* TASK DETAILS
Reproduce the stretch of the fibromyalgia post from "It took me 4" through "back on it.", word for word.

I know that it takes a lot of energy and patience to continue to look for the right treatments for whatever you have. I know that finding a good doctor is a mammoth effort. But there’s no choice. You either do it, or curl up and suffer forever. That’s not living. As part of my ongoing search for the best way to treat my Fibromyalgia, I came off Cymbalta a few months ago to see what would happen to my pain levels. I had been on it for several years, only a very low dosage, but it’s still enough to be addictive because that’s the kind of drug it is. It’s an antidepressant that has been shown to help Fibromyalgia pain when taken in low doses. It acts on the neuro transmitters in our brains.

It took me 4 long, unbelievably awful weeks to withdraw from it, and I thought it was worth it because I didn’t notice any difference with my pain. However, slowly, slowly, but oh so steadily, my pain levels have been rising, and coming back in places where I hadn’t felt pain for years, like in my feet and down my upper arms (very hard to type with). So when I see my doctor next week, I will be asking to go back on it.

I’m on another addictive drug, a synthetic opiate called Tramadol, also known as Ultram. I got my dosage cut in half by going through more withdrawal a couple of months ago, and had plans to try and come off it completely. With all the information out about it, my doctor now also thinks it’s a horrible drug, and knows about how bad the withdrawal is, but she is thinking of switching me to something that’s a real narcotic, and it will probably make me sleepy, plus won’t help the addiction issues, so I think I’ll stay on Tramadol.

It’s my nature to always want to be independent. I don’t have an addictive personality because I don’t like feeling as if I’m being “ruled” by anyone or anything besides myself. (Yes, I’ve always had a slight problem with authority figures!) So I suffer mentally having to be on addictive drugs. It means I must make sure I always have enough supplies and repeat prescriptions on hand at all times, or I start feeling withdrawal symptoms within literally hours of the times I normally take them.

But without them, I can’t function because of the amount of pain I feel, which then turns into crushing fatigue from coping with the constant pain. My muscles have become so tight that it has started to affect my ability to breathe properly. This not only affects my asthma, but my exercises for teaching voice, and acting in voice-overs. Our bodies are pretty much supported by muscles, and when they get tight and sore, everything else gets affected, as well.

It’s simple. I need drugs for my pain. I can continue looking for alternatives, for better ways of managing it, but in the meantime, if I want to accomplish my commitments this year, then I have to turn to drugs. I’ve decided I need to remember that I use Ventolin for my asthma, and don’t resent my dependence on that drug (I know too well how terrifying it is not being able to breathe). I need to also remember that if I had a condition like insulin dependent diabetes, I’d have to make peace with drug dependence, or not exist.

That’s the difference, though, isn’t it, between a life threatening condition, and “just” pain? Pain isn’t considered as important. And yet unrelenting, chronic pain can lead to worse and worse conditions, culminating ultimately, in the case of terrible hopeless depression over it, in the very real possibility of a suicidal state.

* RECORDED INFORMATION
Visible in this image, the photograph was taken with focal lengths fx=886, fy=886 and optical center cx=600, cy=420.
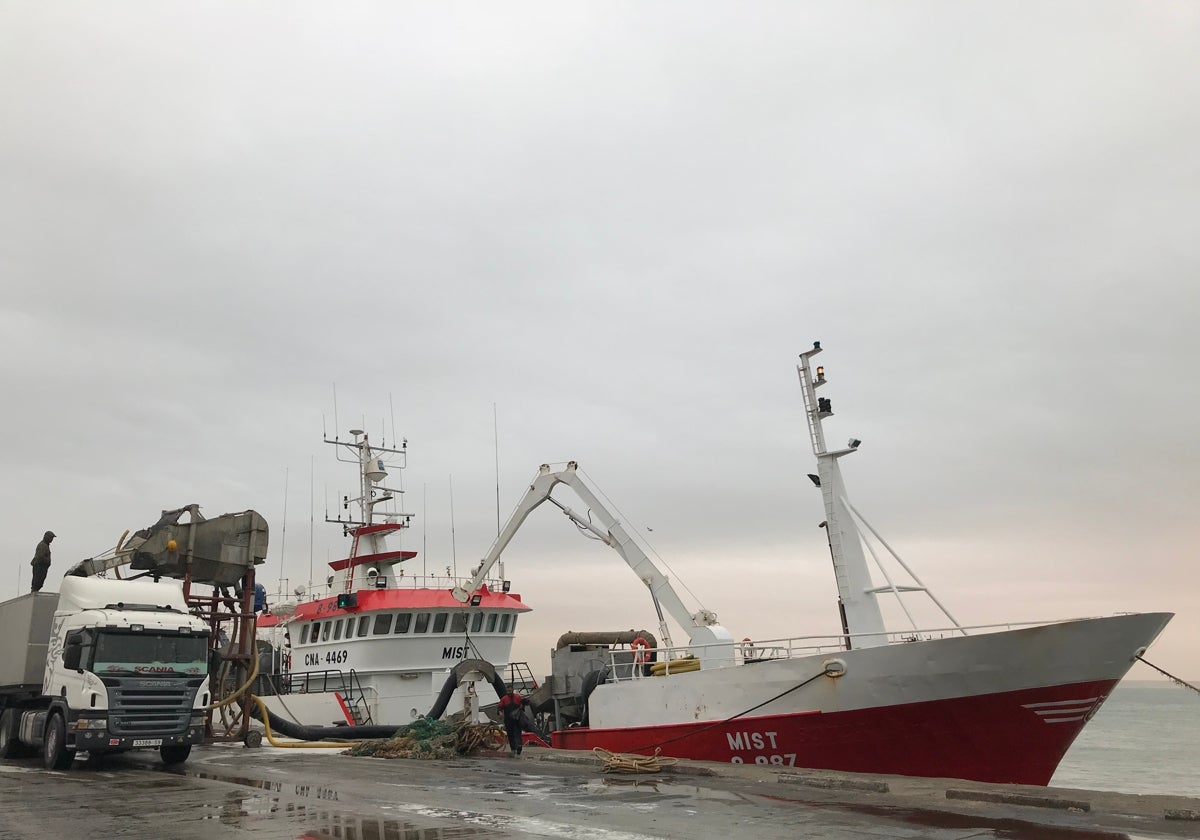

* EXPECTED ANSWER
It took me 4 long, unbelievably awful weeks to withdraw from it, and I thought it was worth it because I didn’t notice any difference with my pain. However, slowly, slowly, but oh so steadily, my pain levels have been rising, and coming back in places where I hadn’t felt pain for years, like in my feet and down my upper arms (very hard to type with). So when I see my doctor next week, I will be asking to go back on it.